VAT rebates on export products raised

PUBLISHED : Tuesday, 09 June, 2009, 12:00am
UPDATED : Tuesday, 09 June, 2009, 12:00am
 

The Ministry of Finance has eased export restrictions for the second time in a week to combat mounting challenges to the mainland's foreign trade.

Value-added tax rebates for certain export products including labour-intensive toys, shoes, hats and furniture were raised to 15 per cent from 13 per cent while some machinery products were fully rebated at 17 per cent, the average export VAT rate.

Industry players and observers said the move would instantly lower exporters' costs, a much-needed relief at a time when the global financial crisis continued to haunt the United States, Europe and Japan, the top three consumers of Chinese-made products.

'Very good, very good,' Toys Manufacturers' Association of Hong Kong executive vice-president Yeung Chi-kong said of the 2 percentage point rise in the VAT rebate for his industry. 'The higher the VAT rebate, the lower our costs.'

He added that overseas orders had started flowing in during the past month after being 'very sluggish' in March and April. 'Consumer confidence in the US and Europe appears to have stabilised and orders are picking up fast,' Mr Yeung said.
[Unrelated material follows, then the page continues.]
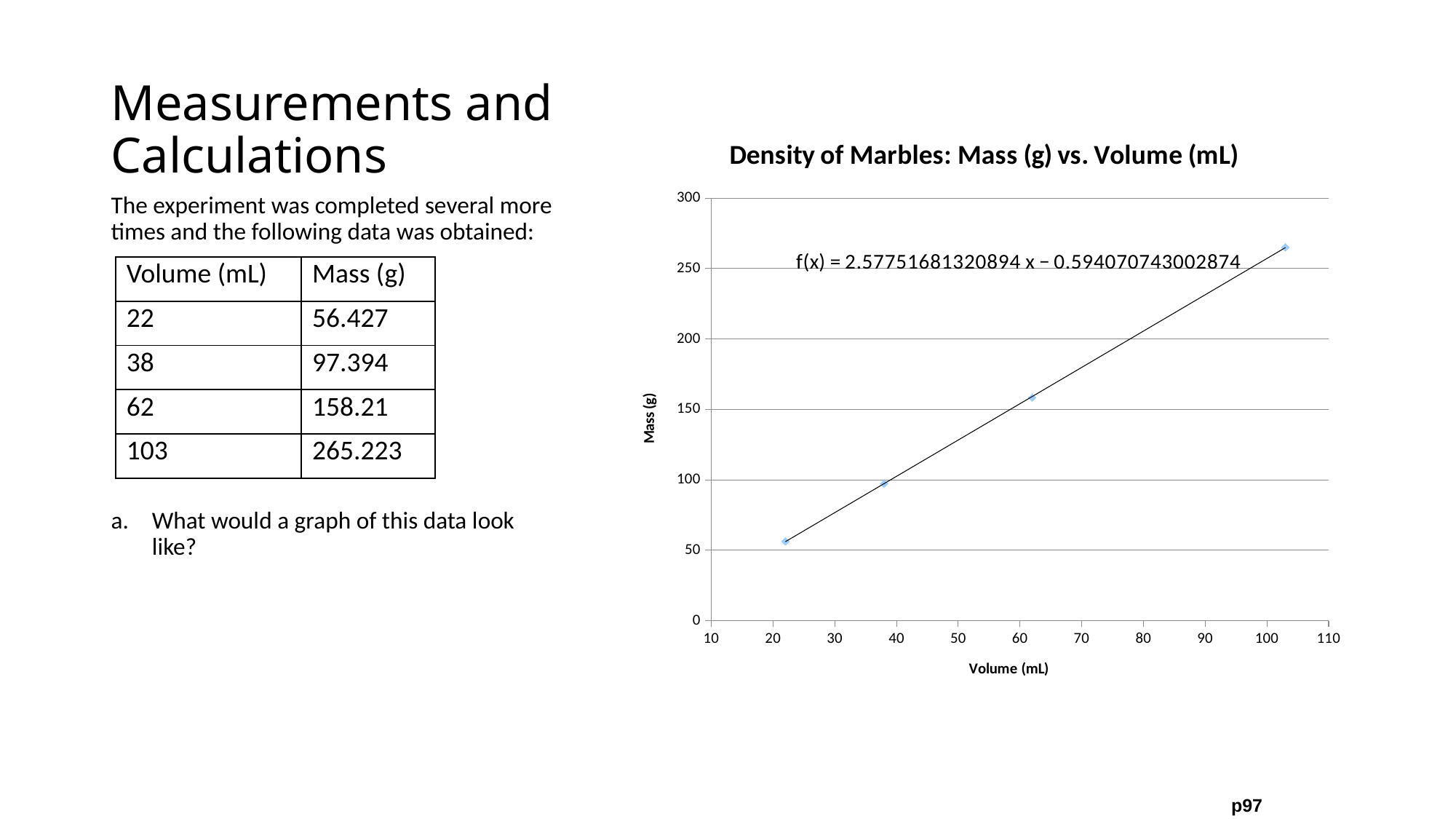
How many data points are plotted on the chart? 4 Which volume has the highest plotted mass? 103 Does the mass rise or fall as volume increases along the x axis? rise What is the mass (g) plotted for a volume of 103 mL? 265.223 Which volume has the lowest plotted mass? 22 What is the label of the y axis? Mass (g) Is the mass plotted for a volume of 103 mL greater or less than 250? greater What is the title of the chart? Density of Marbles: Mass (g) vs. Volume (mL) Is the mass plotted for a volume of 38 mL greater or less than 100? less What kind of chart is shown on the slide? scatter chart What is the mass (g) plotted for a volume of 22 mL? 56.427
The VAT rebates on sewing machines and television-related transmission equipment were raised 3 percentage points to 17 per cent, or VAT-free.

Labour-intensive industries benefited, with VAT rebates on shoes, furniture, hats, umbrellas and suitcases raised by 2 percentage points to 15 per cent, while that for glassware was 2 percentage points higher at 13 per cent.

Some seafood products had VAT rebates increased to 13 per cent from 5 per cent, while those for steel and related products were to raised 9 per cent from 5 per cent.

The rebates involve 2,600 types of products and are dated from June 1.

KPMG senior partner Peter Kung said the relaxed fiscal policy would help exporters, particularly the estimated 55,200 Hong Kong processing trade factory owners across the border that have been grappling with the severe export downturn.